A polite “thank you but no thank you” was the official response to a request for a meeting with Ministers Bill English and Pita Sharples to discuss constitutional issues detailed in the report A House Divided. Did the Iwi Leader’s Group get to discuss such issues directly with the government? No and yes! The next meeting is on Wednesday at Waitangi and constitutional issues may be on the agenda.
A House Divided is the Independent Constitutional Review Panel response to a review of the constitution that resulted from the National Party’s coalition deal with the Maori Party after the 2008 election
It reported on 1222 submissions from all over New Zealand that showed 97 percent wanted local government Maori seats abolished, 96 percent wanted the separate Maori roll abolished, and 96 percent thought the Treaty of Waitangi should not be included in our constitutional arrangements.
A House Divided assumes, as a starting-point, that equal rights of citizenship for all citizens are desirable, that discrimination on the ground of racial ancestry is undesirable, that our constitution should be directed to the common welfare rather than to serving the interests of any particular group or groups, and that a divisive tribalism which puts the interests of ones own race, class, religion or caste before that greater good is to be discouraged.
The official review, by the Constitutional Advisory Panel, appeared fundamentally flawed because its terms of reference, personnel, and operating procedures, seemed to predetermine results without any actual genuine public awareness or input.
Setting aside any outrage over this expected official snub, the government’s regular meetings with this association of Maori 50 percenters is co-governance in action – like it or not. Iwi Leaders Group members may be described as 50 percenters because they routinely claim half of everything.
While this Maori association has been generously described as performing commercial and policy functions, it operates like a one-way destination, a sink hole, for the nation’s wealth. Little returns to the nation by way of tax because apart from minimal GST requirements, these new entities are classified as charitable, and therefore tax-exempt. The ruling party of the day expects a return in terms of votes.

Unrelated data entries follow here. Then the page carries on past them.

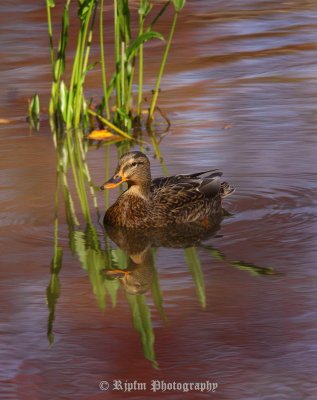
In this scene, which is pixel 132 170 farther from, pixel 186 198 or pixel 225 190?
pixel 225 190

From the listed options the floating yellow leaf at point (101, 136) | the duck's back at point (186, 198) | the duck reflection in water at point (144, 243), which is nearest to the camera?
the duck reflection in water at point (144, 243)

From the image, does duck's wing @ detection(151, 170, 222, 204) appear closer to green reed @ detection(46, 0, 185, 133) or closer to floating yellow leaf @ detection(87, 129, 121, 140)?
green reed @ detection(46, 0, 185, 133)

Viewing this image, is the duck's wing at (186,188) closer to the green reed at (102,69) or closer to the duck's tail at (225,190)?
the duck's tail at (225,190)

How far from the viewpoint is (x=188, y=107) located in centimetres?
1179

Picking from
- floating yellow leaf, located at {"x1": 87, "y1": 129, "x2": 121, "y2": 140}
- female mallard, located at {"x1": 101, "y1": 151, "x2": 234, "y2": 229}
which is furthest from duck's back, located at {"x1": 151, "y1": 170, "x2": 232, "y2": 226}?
floating yellow leaf, located at {"x1": 87, "y1": 129, "x2": 121, "y2": 140}

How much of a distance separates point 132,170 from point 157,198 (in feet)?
0.90

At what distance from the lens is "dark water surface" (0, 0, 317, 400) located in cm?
531

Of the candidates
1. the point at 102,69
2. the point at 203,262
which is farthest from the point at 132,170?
the point at 102,69

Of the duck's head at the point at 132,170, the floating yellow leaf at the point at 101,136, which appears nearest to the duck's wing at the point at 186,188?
the duck's head at the point at 132,170

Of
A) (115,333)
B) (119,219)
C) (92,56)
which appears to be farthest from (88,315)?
(92,56)

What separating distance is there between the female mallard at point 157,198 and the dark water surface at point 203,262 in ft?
0.61

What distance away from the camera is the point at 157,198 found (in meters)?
8.25

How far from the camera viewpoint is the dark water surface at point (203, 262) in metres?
5.31

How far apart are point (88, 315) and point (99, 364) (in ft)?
2.35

Co-governance has its origins in consultation-co-operation-compensation dogmas of the so-called treaty principles that were conjured up in 1987.

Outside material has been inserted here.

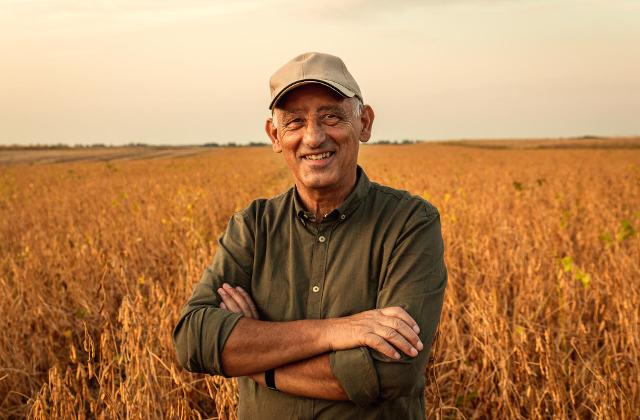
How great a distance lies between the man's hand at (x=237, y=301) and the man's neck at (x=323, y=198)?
1.21 feet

When trying to implement the partnership principle, well-meaning clots in the 1980s government looked for an “appropriate Maori” negotiate with, and thought the New Zealand Maori Council seemed to fit the description. Indeed, at that time that body forced the government to partnership-share State-owned enterprises and commercial fisheries.
But that was then and this is now. Settlements of land grievances have created and funded new “tribal” bodies, and it was only a matter of time that a leader of one of these bodies saw the benefits of uniting these groups – which happened in 2005, when the first Iwi Chairs Forum convened in Kaikoura.

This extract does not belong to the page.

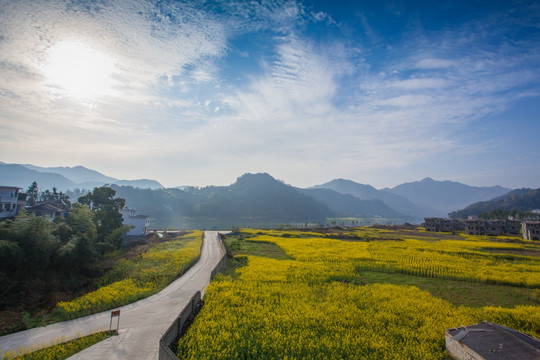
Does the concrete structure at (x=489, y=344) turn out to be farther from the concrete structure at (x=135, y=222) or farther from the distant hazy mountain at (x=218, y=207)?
the distant hazy mountain at (x=218, y=207)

Treaty settlements made these new tribal bodies phenomenally wealthy, with Ngai Tahu and Waikato-Tainui net worth each at around $1-billion. Mandated groups now own huge tracts of forestry land, some important national resources such as geothermal steam, lake beds and some of NZ’s most profitable tourism ventures.
The forum set up an Iwi Leaders Group on Climate Change in 2007 to ensure Maori land owners would get the most out of the emissions trading scheme. The same year the forum set up the Freshwater Iwi Leaders Group to claim fresh water and position their group in a nation-wide freshwater framework.
Iwi leaders have positioned themselves to acquire strategic assets such as shares in electricity generators, and an inland port at Ruakura, Ngai Tahu has put up substantial cash for the proposed Ruataniwha dam in Central Hawke’s Bay.
Therefore, over 25 years governments have created and funded Maori groups that have united and now have regular meetings with the government to claim half of everything in the name of treaty partnership.
Having attained undreamed-of wealth, these pumped-up partnership playthings set their sights on grabbing political power. South Island tribe Ngai Tahu told a 2005 constitutional review “that the greatest shortcoming of New Zealand’s current constitutional arrangements is their failure to fully recognise the fundamental significance of the Treaty of Waitangi”.
A renewed push in 2008 resulted in the Constitutional Advisory Panel that released its report in December of last year.
The government has declined meeting with the non-iwi Independent Constitutional Review Panel on the grounds that it is not meeting with other groups. But if the Iwi Leaders Group chooses to raise the issue at the next regular meeting, which is on Wednesday at Waitangi, the government will be happy to discuss it.
A race-based system of co-governance has emerged. Everyone gets to elect representatives who form a government. But this elected government acts as though it is in partnership with non-elected private Maori groups that have been created and funded by – the government.
If you don’t like the race-based governance that we have, you have two votes this year to register disapproval. Or, you could try to talk to your MP. Good luck with that!